Cabinet ministers in Botswana have recommended that the hunting ban against elephants is lifted, and an introduction of culling, including the “establishment of elephant meat canning” for pet food.
There are estimated to be 130,000 elephants in Botswana, and after public meetings and consultations, the government report argues that this number is too high, and that a cull would improve the ecosystem.
But others say the country’s tourism has grown dramatically since the ban came into place and that lifting it would affect the country’s international reputation for conservation.
President Mokgweetsi Masisi asked ministers to assess the ban that has been in place for four years shortly after coming into power in 2018. Public meetings were held and organisations, communities and individuals were asked to comment.
The report’s finding recommend that:
- the hunting ban should be lifted
- the elephant population should be managed “within its historic range”

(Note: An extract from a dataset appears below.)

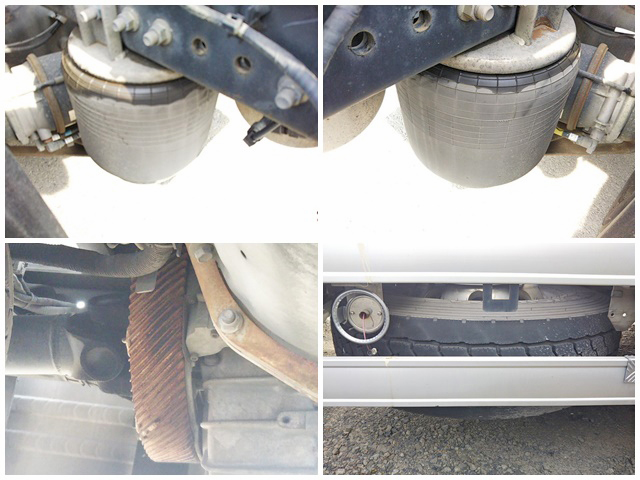 日野プロフィアバントレーラー大型（10t）[写真11]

- wildlife migratory routes “not beneficial to the country’s conservation efforts” should be closed
- game ranches be demarcated to “serve as buffers between communal and wildlife areas”
- “regular but limited elephant culling” should be introduced
President Masisi is said to have welcomed the report, but has conceded it will go through further consultation before being implemented.
“I can promise you and the nation that we will consider it. A white paper will follow and it will be shared with the public. If needs be, we will give an opportunity to parliament to also interrogate it, and also allow them the space to intervene before we make a final determination.”